Immar Twistfinger strolled casually through the countryside, dressed in a blue robe, with a pointed, wide brimmed hat. It was a ridiculous outfit, but he found that it occasionally helped to look the way most peasants imagined a wizard ‘should’ look. And today was likely to be such a day. While speaking with a priest this morning, Immar had been advised that his god wanted him to meet someone on the Shildhaven trade road today.
Sometimes he thought the gods took pleasure in being cryptic, just to amuse themselves watching their followers fumble about trying to follow their instructions.
It was nearing mid day now, and Immar had been strolling since just after breakfast. He’d passed a few travelers, but none seemed to him worthy of a deific message. There had been a young woman shapely enough to be a celestial creature, but Immar doubted his libido was a matter of divine concern.
As he passed through a small fishing village he’d not visited before, he saw a small group of children standing around, and heard indistinguishable shouting from the tiny mob. In all likelihood they were throwing bones or partaking in some other childish pastime. Immar remained only vaguely aware of them as he scanned the rest of the village for anything which stood out. As he continued down the road, though, Immar saw that what the children surrounded was not a game, but another child. A young girl, unless he missed his guess.
The other children were hitting her with sticks, and kicking dirt on her. The kind of simple minded cruelty reserved for goblins, and children. Immar had just resolved to frighten the little cretins away from the poor child, when a man from the village interceded before he could, shouting loud enough that Immar could hear him.

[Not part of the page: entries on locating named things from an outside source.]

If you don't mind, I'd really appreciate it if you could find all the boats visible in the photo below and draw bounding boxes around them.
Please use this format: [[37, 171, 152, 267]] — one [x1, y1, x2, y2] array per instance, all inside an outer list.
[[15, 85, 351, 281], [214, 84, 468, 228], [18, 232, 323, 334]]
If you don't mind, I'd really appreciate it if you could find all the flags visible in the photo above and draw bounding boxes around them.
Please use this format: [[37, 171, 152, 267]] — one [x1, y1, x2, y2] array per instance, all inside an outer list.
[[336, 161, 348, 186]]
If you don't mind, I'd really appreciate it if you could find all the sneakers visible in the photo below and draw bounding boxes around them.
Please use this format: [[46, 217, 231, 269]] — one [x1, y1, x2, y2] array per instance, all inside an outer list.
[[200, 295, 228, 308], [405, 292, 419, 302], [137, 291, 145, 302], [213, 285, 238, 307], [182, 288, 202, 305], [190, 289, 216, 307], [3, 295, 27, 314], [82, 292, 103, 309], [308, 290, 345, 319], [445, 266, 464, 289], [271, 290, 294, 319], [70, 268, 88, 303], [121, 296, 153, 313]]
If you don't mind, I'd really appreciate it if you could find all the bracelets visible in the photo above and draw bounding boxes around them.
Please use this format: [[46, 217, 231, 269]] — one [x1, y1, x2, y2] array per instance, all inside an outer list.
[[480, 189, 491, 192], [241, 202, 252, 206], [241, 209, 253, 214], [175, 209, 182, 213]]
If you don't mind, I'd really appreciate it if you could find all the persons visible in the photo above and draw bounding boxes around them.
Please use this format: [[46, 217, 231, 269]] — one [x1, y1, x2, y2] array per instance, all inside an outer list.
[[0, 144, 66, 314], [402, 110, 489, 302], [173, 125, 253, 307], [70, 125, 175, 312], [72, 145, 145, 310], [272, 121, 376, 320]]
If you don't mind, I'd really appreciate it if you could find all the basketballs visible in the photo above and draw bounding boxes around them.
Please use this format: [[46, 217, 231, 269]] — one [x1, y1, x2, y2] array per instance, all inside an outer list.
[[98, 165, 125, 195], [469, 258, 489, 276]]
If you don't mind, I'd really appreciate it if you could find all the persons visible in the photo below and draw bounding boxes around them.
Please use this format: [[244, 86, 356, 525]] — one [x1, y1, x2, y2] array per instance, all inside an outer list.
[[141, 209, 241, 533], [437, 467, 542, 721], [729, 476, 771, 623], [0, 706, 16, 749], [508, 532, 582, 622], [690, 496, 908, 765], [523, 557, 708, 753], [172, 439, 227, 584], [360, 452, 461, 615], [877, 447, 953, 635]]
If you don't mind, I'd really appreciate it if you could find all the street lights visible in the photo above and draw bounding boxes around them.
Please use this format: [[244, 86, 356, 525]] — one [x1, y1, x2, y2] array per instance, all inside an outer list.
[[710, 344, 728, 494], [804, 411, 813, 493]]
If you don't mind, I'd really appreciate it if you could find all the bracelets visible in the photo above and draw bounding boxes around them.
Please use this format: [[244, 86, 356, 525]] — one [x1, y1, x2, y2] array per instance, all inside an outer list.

“You little beasts! Leave her alone before I tan every one of your hides and drag you to your parents by the scruff of your necks!”
The children complied without argument, collecting into smaller groups and moving off in different directions and, Immar hoped, less cruel forms of play.
With the children now gone, the wizard could get a better look at the young girl, and could see why the children tormented the poor creature. Her face was a mess. A large, unnaturally puffy scar took up most of the left side of her face, devouring her eye, her ear, and large tufts of hair, leaving her red locks thin enough that her scalp was visible on one side.
Immar slowed a bit, impressed by the sheer brutality of her disfigurement. What could possibly leave that kind of horrible mark on a child?
Then he noticed one of the larger boys from before come out from behind a nearby tree and move slowly up behind the girl as she was pulling herself to her feet and dusting off her dress. The boy pushed her to the ground, and Immar was close enough now to hear his taunting.
“Pretty girl, pretty girl, you’re so beautiful.” His tone was beyond sarcasm. It was contemptuous, even hateful. The girl lay on her face, and she appeared so defeated that Immar quickened his pace to teach the little brat some manners. But before he could reach her, the boy grabbed her shoulders, spun her around–and got stabbed in the eye with the pointed stick the girl was clinging to like a dagger.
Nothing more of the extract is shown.